- Source data -
-=-=-
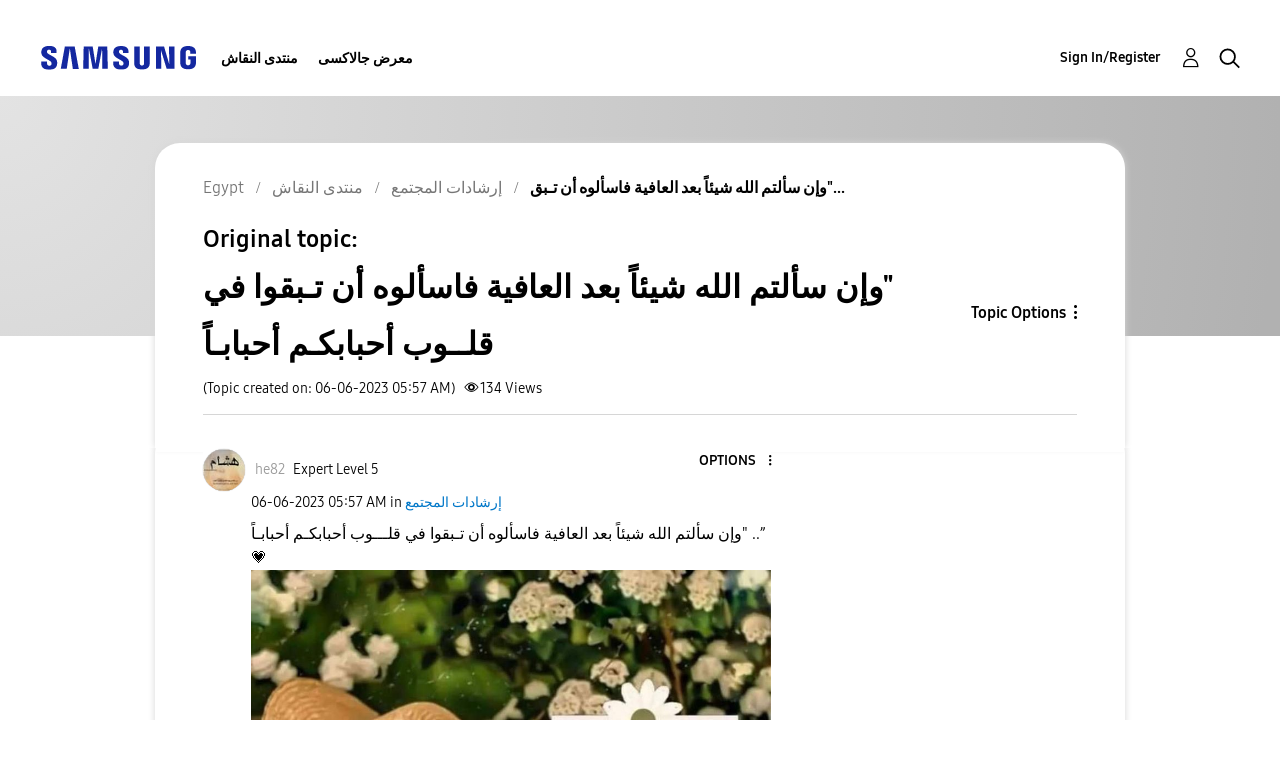

--- FILE ---
content_type: text/html; charset=UTF-8
request_url: https://r2.community.samsung.com/t5/%D8%A5%D8%B1%D8%B4%D8%A7%D8%AF%D8%A7%D8%AA-%D8%A7%D9%84%D9%85%D8%AC%D8%AA%D9%85%D8%B9/quot-%D9%88%D8%A5%D9%86-%D8%B3%D8%A3%D9%84%D8%AA%D9%85-%D8%A7%D9%84%D9%84%D9%87-%D8%B4%D9%8A%D8%A6%D8%A7%D9%8B-%D8%A8%D8%B9%D8%AF-%D8%A7%D9%84%D8%B9%D8%A7%D9%81%D9%8A%D8%A9-%D9%81%D8%A7%D8%B3%D8%A3%D9%84%D9%88%D9%87-%D8%A3%D9%86-%D8%AA%D9%80%D8%A8%D9%82%D9%88%D8%A7-%D9%81%D9%8A/td-p/13953992
body_size: 1876
content:
<!DOCTYPE html>
<html lang="en">
<head>
    <meta charset="utf-8">
    <meta name="viewport" content="width=device-width, initial-scale=1">
    <title></title>
    <style>
        body {
            font-family: "Arial";
        }
    </style>
    <script type="text/javascript">
    window.awsWafCookieDomainList = [];
    window.gokuProps = {
"key":"AQIDAHjcYu/GjX+QlghicBgQ/7bFaQZ+m5FKCMDnO+vTbNg96AH/fBFvfaA7K+1KaCan9LfqAAAAfjB8BgkqhkiG9w0BBwagbzBtAgEAMGgGCSqGSIb3DQEHATAeBglghkgBZQMEAS4wEQQMC0MccU5LrjWeBYrCAgEQgDs9i1wajYjyIVjI2IzdrlZ4K2f21dKYEHUFtx2cjX7w+A575drMLSELMlZIz+Gywfe6XhEbXsw2JTDb0A==",
          "iv":"D549TgE4MAAABXuW",
          "context":"scec/4cQxXvHc4orHnzZRiICGX949/YAMTeHaTFny0rP1H8eGp81vU9vKUrJ04D2pjLcN8CkDlp/6vPTquZMs0wMvg8BaGBZPYLreoi4uZ4Ccs5PUSm/3SFBo3aBaa3L9I6Nto3Y+dVaxu7xdIZyQKJiaEzYQPpqeIWKyM0FgtTGHD4zYAMo5GmUl7C/lmhLP99Skg7OgAWdywNph7UUeGvrktgOUhm7hCXhffAV0vSxBXut0MPPm/7nSHonzinzYLwexsJXX1o8f+F1g5JaUqs14XCNPrKOUgH5pEokKgpNslvDfcamb1fZlIAhKB3ZDSCkU7Mo5tLfMGs7msciQeHGKREAEg7d14/rG4dGXP4dmUcaFZcTb6SkVlPyYiPP+DYCZJqruWp8mNT91bLeoFEGPuV3H87tumhO"
};
    </script>
    <script src="https://bc0439715fa6.967eb88d.us-east-2.token.awswaf.com/bc0439715fa6/e566d069acb5/9c5f3411fe12/challenge.js"></script>
</head>
<body>
    <div id="challenge-container"></div>
    <script type="text/javascript">
        AwsWafIntegration.saveReferrer();
        AwsWafIntegration.checkForceRefresh().then((forceRefresh) => {
            if (forceRefresh) {
                AwsWafIntegration.forceRefreshToken().then(() => {
                    window.location.reload(true);
                });
            } else {
                AwsWafIntegration.getToken().then(() => {
                    window.location.reload(true);
                });
            }
        });
    </script>
    <noscript>
        <h1>JavaScript is disabled</h1>
        In order to continue, we need to verify that you're not a robot.
        This requires JavaScript. Enable JavaScript and then reload the page.
    </noscript>
</body>
</html>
-=-=-
- Exercise -
The lines above must be transcribed exactly, with every picture left out.

- Written reply -
--- FILE ---
content_type: text/html; charset=UTF-8
request_url: https://r2.community.samsung.com/t5/%D8%A5%D8%B1%D8%B4%D8%A7%D8%AF%D8%A7%D8%AA-%D8%A7%D9%84%D9%85%D8%AC%D8%AA%D9%85%D8%B9/quot-%D9%88%D8%A5%D9%86-%D8%B3%D8%A3%D9%84%D8%AA%D9%85-%D8%A7%D9%84%D9%84%D9%87-%D8%B4%D9%8A%D8%A6%D8%A7%D9%8B-%D8%A8%D8%B9%D8%AF-%D8%A7%D9%84%D8%B9%D8%A7%D9%81%D9%8A%D8%A9-%D9%81%D8%A7%D8%B3%D8%A3%D9%84%D9%88%D9%87-%D8%A3%D9%86-%D8%AA%D9%80%D8%A8%D9%82%D9%88%D8%A7-%D9%81%D9%8A/td-p/13953992
body_size: 1876
content:
<!DOCTYPE html>
<html lang="en">
<head>
    <meta charset="utf-8">
    <meta name="viewport" content="width=device-width, initial-scale=1">
    <title></title>
    <style>
        body {
            font-family: "Arial";
        }
    </style>
    <script type="text/javascript">
    window.awsWafCookieDomainList = [];
    window.gokuProps = {
"key":"AQIDAHjcYu/GjX+QlghicBgQ/7bFaQZ+m5FKCMDnO+vTbNg96AH/fBFvfaA7K+1KaCan9LfqAAAAfjB8BgkqhkiG9w0BBwagbzBtAgEAMGgGCSqGSIb3DQEHATAeBglghkgBZQMEAS4wEQQMC0MccU5LrjWeBYrCAgEQgDs9i1wajYjyIVjI2IzdrlZ4K2f21dKYEHUFtx2cjX7w+A575drMLSELMlZIz+Gywfe6XhEbXsw2JTDb0A==",
          "iv":"D549TgE4MAAABXuW",
          "context":"scec/4cQxXvHc4orHnzZRiICGX949/YAMTeHaTFny0rP1H8eGp81vU9vKUrJ04D2pjLcN8CkDlp/6vPTquZMs0wMvg8BaGBZPYLreoi4uZ4Ccs5PUSm/3SFBo3aBaa3L9I6Nto3Y+dVaxu7xdIZyQKJiaEzYQPpqeIWKyM0FgtTGHD4zYAMo5GmUl7C/lmhLP99Skg7OgAWdywNph7UUeGvrktgOUhm7hCXhffAV0vSxBXut0MPPm/7nSHonzinzYLwexsJXX1o8f+F1g5JaUqs14XCNPrKOUgH5pEokKgpNslvDfcamb1fZlIAhKB3ZDSCkU7Mo5tLfMGs7msciQeHGKREAEg7d14/rG4dGXP4dmUcaFZcTb6SkVlPyYiPP+DYCZJqruWp8mNT91bLeoFEGPuV3H87tumhO"
};
    </script>
    <script src="https://bc0439715fa6.967eb88d.us-east-2.token.awswaf.com/bc0439715fa6/e566d069acb5/9c5f3411fe12/challenge.js"></script>
</head>
<body>
    <div id="challenge-container"></div>
    <script type="text/javascript">
        AwsWafIntegration.saveReferrer();
        AwsWafIntegration.checkForceRefresh().then((forceRefresh) => {
            if (forceRefresh) {
                AwsWafIntegration.forceRefreshToken().then(() => {
                    window.location.reload(true);
                });
            } else {
                AwsWafIntegration.getToken().then(() => {
                    window.location.reload(true);
                });
            }
        });
    </script>
    <noscript>
        <h1>JavaScript is disabled</h1>
        In order to continue, we need to verify that you're not a robot.
        This requires JavaScript. Enable JavaScript and then reload the page.
    </noscript>
</body>
</html>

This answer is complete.